• **Exercise**: With no addition or omission, return the entries below.

Data records
· · ·
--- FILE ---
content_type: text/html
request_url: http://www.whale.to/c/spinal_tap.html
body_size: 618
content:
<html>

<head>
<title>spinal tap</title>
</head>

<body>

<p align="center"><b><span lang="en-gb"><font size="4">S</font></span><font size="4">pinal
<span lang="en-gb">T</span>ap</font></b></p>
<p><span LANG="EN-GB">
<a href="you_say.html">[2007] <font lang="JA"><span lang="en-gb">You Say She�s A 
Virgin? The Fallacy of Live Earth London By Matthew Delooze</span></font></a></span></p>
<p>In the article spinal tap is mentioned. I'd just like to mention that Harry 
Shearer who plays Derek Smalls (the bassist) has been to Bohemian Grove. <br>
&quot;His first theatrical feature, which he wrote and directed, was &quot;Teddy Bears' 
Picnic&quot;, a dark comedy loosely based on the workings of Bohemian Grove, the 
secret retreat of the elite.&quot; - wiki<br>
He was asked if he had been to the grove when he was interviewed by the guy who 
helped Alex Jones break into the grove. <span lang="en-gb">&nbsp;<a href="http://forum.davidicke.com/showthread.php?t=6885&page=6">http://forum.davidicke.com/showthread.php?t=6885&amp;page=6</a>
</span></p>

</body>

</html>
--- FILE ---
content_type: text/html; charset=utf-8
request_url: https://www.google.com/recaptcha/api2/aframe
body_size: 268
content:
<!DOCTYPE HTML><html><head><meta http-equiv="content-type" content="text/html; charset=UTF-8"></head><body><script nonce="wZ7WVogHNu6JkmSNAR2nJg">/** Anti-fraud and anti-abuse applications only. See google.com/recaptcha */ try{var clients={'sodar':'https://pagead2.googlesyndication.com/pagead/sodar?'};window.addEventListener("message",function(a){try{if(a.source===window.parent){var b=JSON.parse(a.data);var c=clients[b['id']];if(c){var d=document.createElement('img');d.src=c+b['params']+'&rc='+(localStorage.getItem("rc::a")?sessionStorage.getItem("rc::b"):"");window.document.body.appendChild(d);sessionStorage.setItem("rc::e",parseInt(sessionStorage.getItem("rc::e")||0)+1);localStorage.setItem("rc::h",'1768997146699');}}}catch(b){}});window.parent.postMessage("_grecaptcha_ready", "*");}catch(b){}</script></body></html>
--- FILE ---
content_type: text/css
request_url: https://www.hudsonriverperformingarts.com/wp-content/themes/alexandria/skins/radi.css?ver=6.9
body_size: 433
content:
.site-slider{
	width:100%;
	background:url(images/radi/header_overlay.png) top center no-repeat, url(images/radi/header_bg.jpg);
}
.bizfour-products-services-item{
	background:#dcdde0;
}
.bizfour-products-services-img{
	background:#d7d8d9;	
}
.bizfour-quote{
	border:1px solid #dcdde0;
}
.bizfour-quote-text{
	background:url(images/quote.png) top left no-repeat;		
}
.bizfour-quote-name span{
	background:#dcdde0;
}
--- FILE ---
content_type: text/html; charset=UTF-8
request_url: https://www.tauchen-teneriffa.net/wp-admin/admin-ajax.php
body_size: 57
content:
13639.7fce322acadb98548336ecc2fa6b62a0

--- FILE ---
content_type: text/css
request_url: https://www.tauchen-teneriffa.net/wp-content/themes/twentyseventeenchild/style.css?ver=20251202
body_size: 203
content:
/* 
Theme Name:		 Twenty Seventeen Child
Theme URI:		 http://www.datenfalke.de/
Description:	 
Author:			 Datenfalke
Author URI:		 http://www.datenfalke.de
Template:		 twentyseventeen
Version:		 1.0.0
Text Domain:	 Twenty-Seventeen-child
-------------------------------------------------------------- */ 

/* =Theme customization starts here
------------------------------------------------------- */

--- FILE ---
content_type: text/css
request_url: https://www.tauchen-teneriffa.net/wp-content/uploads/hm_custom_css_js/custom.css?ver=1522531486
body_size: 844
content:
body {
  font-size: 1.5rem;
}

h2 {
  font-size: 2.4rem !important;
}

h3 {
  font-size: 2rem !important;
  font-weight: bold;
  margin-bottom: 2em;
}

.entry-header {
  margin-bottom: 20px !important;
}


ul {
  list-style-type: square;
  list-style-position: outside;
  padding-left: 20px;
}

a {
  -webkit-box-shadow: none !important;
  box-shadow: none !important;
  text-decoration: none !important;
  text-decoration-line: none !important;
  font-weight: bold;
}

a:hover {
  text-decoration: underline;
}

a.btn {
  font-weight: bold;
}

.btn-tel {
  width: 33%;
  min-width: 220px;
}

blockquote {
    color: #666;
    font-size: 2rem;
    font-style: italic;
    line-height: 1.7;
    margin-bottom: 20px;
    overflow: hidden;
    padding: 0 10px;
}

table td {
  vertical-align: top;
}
· · ·
• **Written solution**:
--- FILE ---
content_type: text/html
request_url: http://www.whale.to/c/spinal_tap.html
body_size: 618
content:
<html>

<head>
<title>spinal tap</title>
</head>

<body>

<p align="center"><b><span lang="en-gb"><font size="4">S</font></span><font size="4">pinal
<span lang="en-gb">T</span>ap</font></b></p>
<p><span LANG="EN-GB">
<a href="you_say.html">[2007] <font lang="JA"><span lang="en-gb">You Say She�s A 
Virgin? The Fallacy of Live Earth London By Matthew Delooze</span></font></a></span></p>
<p>In the article spinal tap is mentioned. I'd just like to mention that Harry 
Shearer who plays Derek Smalls (the bassist) has been to Bohemian Grove. <br>
&quot;His first theatrical feature, which he wrote and directed, was &quot;Teddy Bears' 
Picnic&quot;, a dark comedy loosely based on the workings of Bohemian Grove, the 
secret retreat of the elite.&quot; - wiki<br>
He was asked if he had been to the grove when he was interviewed by the guy who 
helped Alex Jones break into the grove. <span lang="en-gb">&nbsp;<a href="http://forum.davidicke.com/showthread.php?t=6885&page=6">http://forum.davidicke.com/showthread.php?t=6885&amp;page=6</a>
</span></p>

</body>

</html>
--- FILE ---
content_type: text/html; charset=utf-8
request_url: https://www.google.com/recaptcha/api2/aframe
body_size: 268
content:
<!DOCTYPE HTML><html><head><meta http-equiv="content-type" content="text/html; charset=UTF-8"></head><body><script nonce="wZ7WVogHNu6JkmSNAR2nJg">/** Anti-fraud and anti-abuse applications only. See google.com/recaptcha */ try{var clients={'sodar':'https://pagead2.googlesyndication.com/pagead/sodar?'};window.addEventListener("message",function(a){try{if(a.source===window.parent){var b=JSON.parse(a.data);var c=clients[b['id']];if(c){var d=document.createElement('img');d.src=c+b['params']+'&rc='+(localStorage.getItem("rc::a")?sessionStorage.getItem("rc::b"):"");window.document.body.appendChild(d);sessionStorage.setItem("rc::e",parseInt(sessionStorage.getItem("rc::e")||0)+1);localStorage.setItem("rc::h",'1768997146699');}}}catch(b){}});window.parent.postMessage("_grecaptcha_ready", "*");}catch(b){}</script></body></html>
--- FILE ---
content_type: text/css
request_url: https://www.hudsonriverperformingarts.com/wp-content/themes/alexandria/skins/radi.css?ver=6.9
body_size: 433
content:
.site-slider{
	width:100%;
	background:url(images/radi/header_overlay.png) top center no-repeat, url(images/radi/header_bg.jpg);
}
.bizfour-products-services-item{
	background:#dcdde0;
}
.bizfour-products-services-img{
	background:#d7d8d9;	
}
.bizfour-quote{
	border:1px solid #dcdde0;
}
.bizfour-quote-text{
	background:url(images/quote.png) top left no-repeat;		
}
.bizfour-quote-name span{
	background:#dcdde0;
}
--- FILE ---
content_type: text/html; charset=UTF-8
request_url: https://www.tauchen-teneriffa.net/wp-admin/admin-ajax.php
body_size: 57
content:
13639.7fce322acadb98548336ecc2fa6b62a0

--- FILE ---
content_type: text/css
request_url: https://www.tauchen-teneriffa.net/wp-content/themes/twentyseventeenchild/style.css?ver=20251202
body_size: 203
content:
/* 
Theme Name:		 Twenty Seventeen Child
Theme URI:		 http://www.datenfalke.de/
Description:	 
Author:			 Datenfalke
Author URI:		 http://www.datenfalke.de
Template:		 twentyseventeen
Version:		 1.0.0
Text Domain:	 Twenty-Seventeen-child
-------------------------------------------------------------- */ 

/* =Theme customization starts here
------------------------------------------------------- */

--- FILE ---
content_type: text/css
request_url: https://www.tauchen-teneriffa.net/wp-content/uploads/hm_custom_css_js/custom.css?ver=1522531486
body_size: 844
content:
body {
  font-size: 1.5rem;
}

h2 {
  font-size: 2.4rem !important;
}

h3 {
  font-size: 2rem !important;
  font-weight: bold;
  margin-bottom: 2em;
}

.entry-header {
  margin-bottom: 20px !important;
}


ul {
  list-style-type: square;
  list-style-position: outside;
  padding-left: 20px;
}

a {
  -webkit-box-shadow: none !important;
  box-shadow: none !important;
  text-decoration: none !important;
  text-decoration-line: none !important;
  font-weight: bold;
}

a:hover {
  text-decoration: underline;
}

a.btn {
  font-weight: bold;
}

.btn-tel {
  width: 33%;
  min-width: 220px;
}

blockquote {
    color: #666;
    font-size: 2rem;
    font-style: italic;
    line-height: 1.7;
    margin-bottom: 20px;
    overflow: hidden;
    padding: 0 10px;
}

table td {
  vertical-align: top;
}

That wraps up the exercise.